There were a couple of classroom lectures about about planning winter routes in the mountains and about avalanches in general. The bulk of the day however was spent in a small group on the slopes of the Cairngorms above Glenmore lodge, with some micronavigation and general navigation techniques for winter walking routes and then a climb through some difficult terrain of snow-covered heather to Coire Laogh Mòr to find some deep snow.
There is not as much snow in the Cairngorms at the moment as there has been in the last 2 winters but luckily there has been just enough so far this winter to make yesterday’s course worthwhile. The weather conditions yesterday were quite favourable for the course with only light winds and no snow showers in the afternoon.
In the corrie, the group was shown how the prevailing wind and the topography of the land affects where snow lies and creates areas of potential risk.

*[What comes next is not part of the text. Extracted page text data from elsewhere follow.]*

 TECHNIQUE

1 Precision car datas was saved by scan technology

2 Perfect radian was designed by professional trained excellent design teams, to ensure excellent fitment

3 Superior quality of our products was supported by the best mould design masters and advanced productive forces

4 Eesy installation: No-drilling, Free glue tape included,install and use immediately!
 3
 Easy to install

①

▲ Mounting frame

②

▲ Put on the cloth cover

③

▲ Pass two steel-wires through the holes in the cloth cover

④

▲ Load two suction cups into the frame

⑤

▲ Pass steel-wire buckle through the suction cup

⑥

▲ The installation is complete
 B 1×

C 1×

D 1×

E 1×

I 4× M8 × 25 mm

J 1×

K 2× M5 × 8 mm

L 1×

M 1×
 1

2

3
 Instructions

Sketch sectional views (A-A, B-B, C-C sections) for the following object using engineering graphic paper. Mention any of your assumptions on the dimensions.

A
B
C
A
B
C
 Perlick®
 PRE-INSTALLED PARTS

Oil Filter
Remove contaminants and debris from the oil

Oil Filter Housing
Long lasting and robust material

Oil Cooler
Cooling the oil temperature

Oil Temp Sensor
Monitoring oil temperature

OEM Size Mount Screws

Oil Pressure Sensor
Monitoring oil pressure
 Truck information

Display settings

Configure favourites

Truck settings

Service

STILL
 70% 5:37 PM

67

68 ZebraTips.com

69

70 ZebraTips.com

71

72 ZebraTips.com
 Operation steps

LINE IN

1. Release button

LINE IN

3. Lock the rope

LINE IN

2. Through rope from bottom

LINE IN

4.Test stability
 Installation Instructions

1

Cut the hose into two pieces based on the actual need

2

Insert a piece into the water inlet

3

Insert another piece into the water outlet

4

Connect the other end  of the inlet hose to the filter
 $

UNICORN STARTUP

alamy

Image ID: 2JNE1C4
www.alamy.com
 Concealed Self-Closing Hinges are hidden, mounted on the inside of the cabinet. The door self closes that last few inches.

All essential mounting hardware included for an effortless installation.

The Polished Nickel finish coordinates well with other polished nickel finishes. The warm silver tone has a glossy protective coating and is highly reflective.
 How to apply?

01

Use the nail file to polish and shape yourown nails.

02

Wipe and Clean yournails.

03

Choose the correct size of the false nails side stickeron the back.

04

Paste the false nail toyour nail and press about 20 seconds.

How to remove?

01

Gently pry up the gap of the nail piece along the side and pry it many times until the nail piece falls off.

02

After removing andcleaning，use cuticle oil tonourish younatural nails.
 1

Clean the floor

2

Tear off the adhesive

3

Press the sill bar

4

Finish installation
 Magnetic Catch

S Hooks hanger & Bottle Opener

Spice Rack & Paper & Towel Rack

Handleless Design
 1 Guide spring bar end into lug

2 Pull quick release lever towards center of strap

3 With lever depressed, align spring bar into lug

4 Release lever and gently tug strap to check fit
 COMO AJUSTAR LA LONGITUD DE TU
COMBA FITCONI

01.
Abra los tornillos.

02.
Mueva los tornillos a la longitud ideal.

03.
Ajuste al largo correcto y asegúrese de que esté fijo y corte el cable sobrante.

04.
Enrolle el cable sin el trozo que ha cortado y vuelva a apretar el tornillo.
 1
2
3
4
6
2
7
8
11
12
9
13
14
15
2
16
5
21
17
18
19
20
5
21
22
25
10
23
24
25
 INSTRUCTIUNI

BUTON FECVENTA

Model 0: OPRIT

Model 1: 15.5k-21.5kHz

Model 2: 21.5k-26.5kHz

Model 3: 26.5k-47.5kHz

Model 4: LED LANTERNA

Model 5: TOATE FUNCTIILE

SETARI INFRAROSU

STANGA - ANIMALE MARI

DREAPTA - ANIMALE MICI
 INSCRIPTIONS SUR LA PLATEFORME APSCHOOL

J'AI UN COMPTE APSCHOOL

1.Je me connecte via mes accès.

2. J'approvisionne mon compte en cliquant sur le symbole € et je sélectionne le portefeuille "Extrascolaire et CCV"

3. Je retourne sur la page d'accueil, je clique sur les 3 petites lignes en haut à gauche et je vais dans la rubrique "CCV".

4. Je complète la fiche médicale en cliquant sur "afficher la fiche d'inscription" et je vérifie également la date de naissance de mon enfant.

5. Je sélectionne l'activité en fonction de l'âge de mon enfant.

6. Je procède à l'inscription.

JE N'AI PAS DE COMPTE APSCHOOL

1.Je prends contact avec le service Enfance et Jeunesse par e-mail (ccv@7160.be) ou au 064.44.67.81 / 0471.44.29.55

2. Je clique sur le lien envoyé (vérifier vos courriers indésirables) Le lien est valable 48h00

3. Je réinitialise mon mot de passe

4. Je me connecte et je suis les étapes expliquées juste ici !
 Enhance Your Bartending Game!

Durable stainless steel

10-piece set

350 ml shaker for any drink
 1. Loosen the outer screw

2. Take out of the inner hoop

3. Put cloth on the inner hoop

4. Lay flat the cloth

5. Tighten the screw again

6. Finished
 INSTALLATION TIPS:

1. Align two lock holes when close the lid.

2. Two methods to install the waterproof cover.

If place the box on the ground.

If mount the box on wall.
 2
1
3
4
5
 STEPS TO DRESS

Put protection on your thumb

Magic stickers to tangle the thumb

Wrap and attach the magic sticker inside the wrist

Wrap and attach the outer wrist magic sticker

In the corrie the group practiced cutting blocks in deposited banks of snow on lee slopes to evaluate the snowpack for avalanche risk and to see visually how layers of different types of snow can cause avalanches.
This was a really good complement to the winter skills I course I went on 2 years ago (see my previous blog posting (‘Winter skills course‘), covering some things that go beyond the basics.
At Glenmore Lodge there was a grandstand view of a RAF SAR Sea King helicoper landing, refuelling and taking on a Mountain Rescue group and taking off again. The helicopter was active all day as it was taking part in the search for a missing walker in the Larig Ghru.
Whilst staying in Perth the night before the course, I caught a glimpse of a minor display of the northern lights, the first time I have seen a display in many years and a sign of the sun entering an active phase in its 11-year cycle. Other observers got a better view.